Following this event, Khlestakov runs as fast as his feet will carry him to meet the gardener’s wife: at long last! But the strikers, too, are not napping: they track down the strikebreaker only to discover that letter No. 30,000 has slipped through their fingers. Now they tear open the twenty-nine thousand nine hundred and ninety-nine undelivered letters. Imagine the effect of this scene! Envelopes flying everywhere, thirty thousand white squares falling on spectators’ heads! A chorus of furious voices—a collective recitation—reads thirty thousand nearly identical texts aloud, roaring so the walls and ceiling shake: “Come to the kitchen garden!” Then all thirty thousand descend in orderly ranks on the kitchen garden so as to do away with the minister-seducer. The couple is discovered whispering by the wattle fence. The two try to flee, but from all sides stride messengers—messengers—messengers. The night is now white as day with the thirty thousand envelopes being waved in Khlestakov’s face. His life is hanging by a thread. The selfless gardener’s wife cries that she is ready to give herself to all thirty thousand, if only to save her one and only. This embarrasses the messengers, who want to hide insi
de their envelopes. Then a repentant Khlestakov publicly confesses that he is not the minister they take him for, but a common titular counselor, working class like all the rest. Reconciliation. Every one of the thirty thousand holds a spade in his hand; to strains of the folk song “Don’t Lead Me Up the Garden Path,” their spades strike the earth, disenthistling the thistle-choked garden. Crimson streaks of sunrise. Wiping the sweat from his laborious brow, Khlestakov reaches toward the new day: “The scales have fallen from my eyes.” After the scales, the curtain too falls. How about that? Eh?

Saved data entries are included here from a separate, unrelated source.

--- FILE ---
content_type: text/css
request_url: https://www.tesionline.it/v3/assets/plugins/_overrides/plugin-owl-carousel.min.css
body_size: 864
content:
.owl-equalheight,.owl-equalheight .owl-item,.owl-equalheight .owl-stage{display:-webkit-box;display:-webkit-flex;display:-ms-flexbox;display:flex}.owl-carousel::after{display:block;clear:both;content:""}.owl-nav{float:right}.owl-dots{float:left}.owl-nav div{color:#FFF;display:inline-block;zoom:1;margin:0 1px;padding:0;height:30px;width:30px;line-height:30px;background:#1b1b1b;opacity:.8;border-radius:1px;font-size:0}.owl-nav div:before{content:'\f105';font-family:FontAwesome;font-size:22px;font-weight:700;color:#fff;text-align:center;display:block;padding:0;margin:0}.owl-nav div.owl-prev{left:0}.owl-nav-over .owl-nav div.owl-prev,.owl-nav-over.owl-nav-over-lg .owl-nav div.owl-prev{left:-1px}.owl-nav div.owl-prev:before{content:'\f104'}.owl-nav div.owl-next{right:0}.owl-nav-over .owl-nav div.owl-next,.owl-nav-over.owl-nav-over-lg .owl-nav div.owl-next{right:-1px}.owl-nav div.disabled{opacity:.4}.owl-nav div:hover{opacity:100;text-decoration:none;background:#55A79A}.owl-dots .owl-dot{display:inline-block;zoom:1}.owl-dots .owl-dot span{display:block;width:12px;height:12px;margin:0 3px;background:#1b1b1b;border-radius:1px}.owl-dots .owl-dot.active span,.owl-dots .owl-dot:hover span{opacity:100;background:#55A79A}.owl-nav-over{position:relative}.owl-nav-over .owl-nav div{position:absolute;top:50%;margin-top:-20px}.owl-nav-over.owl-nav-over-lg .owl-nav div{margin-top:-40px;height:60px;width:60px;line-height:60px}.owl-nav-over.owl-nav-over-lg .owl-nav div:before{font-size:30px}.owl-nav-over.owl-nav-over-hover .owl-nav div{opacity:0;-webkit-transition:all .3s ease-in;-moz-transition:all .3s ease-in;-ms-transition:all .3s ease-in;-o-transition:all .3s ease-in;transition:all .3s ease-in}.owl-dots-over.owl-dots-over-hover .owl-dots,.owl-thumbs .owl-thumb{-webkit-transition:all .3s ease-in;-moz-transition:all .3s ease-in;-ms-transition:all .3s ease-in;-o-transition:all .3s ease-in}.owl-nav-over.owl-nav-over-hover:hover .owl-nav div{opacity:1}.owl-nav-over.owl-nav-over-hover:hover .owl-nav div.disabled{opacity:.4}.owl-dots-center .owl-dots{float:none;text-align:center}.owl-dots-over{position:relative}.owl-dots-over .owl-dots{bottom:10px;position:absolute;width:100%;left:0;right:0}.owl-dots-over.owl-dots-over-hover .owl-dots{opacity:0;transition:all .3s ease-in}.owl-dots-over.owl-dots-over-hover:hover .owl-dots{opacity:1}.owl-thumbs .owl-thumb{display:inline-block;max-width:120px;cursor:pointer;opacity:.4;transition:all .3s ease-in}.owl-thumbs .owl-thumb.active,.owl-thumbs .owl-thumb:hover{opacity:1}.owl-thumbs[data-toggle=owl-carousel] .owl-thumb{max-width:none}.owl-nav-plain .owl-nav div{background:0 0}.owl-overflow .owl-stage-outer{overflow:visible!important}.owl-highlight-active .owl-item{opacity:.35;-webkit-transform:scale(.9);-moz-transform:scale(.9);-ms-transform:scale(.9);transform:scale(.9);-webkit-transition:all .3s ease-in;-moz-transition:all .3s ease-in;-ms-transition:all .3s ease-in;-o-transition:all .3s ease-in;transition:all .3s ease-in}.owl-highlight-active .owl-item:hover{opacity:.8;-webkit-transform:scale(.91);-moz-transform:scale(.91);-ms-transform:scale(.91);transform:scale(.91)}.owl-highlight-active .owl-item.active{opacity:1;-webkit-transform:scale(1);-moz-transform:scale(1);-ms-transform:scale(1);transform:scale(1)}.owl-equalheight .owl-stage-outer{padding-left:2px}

Rehearsals had already begun when we ran up against an unexpected obstacle: to play the thirty thousand messengers we had engaged two military divisions from districts near Moscow.* But the authorities, fearing a coup no doubt, balked at bringing so many troops into the capital. I left soon after, having asked the director, should my staging ever come to fruition, not to reveal my real name on the playbill. I think he will not break his promise.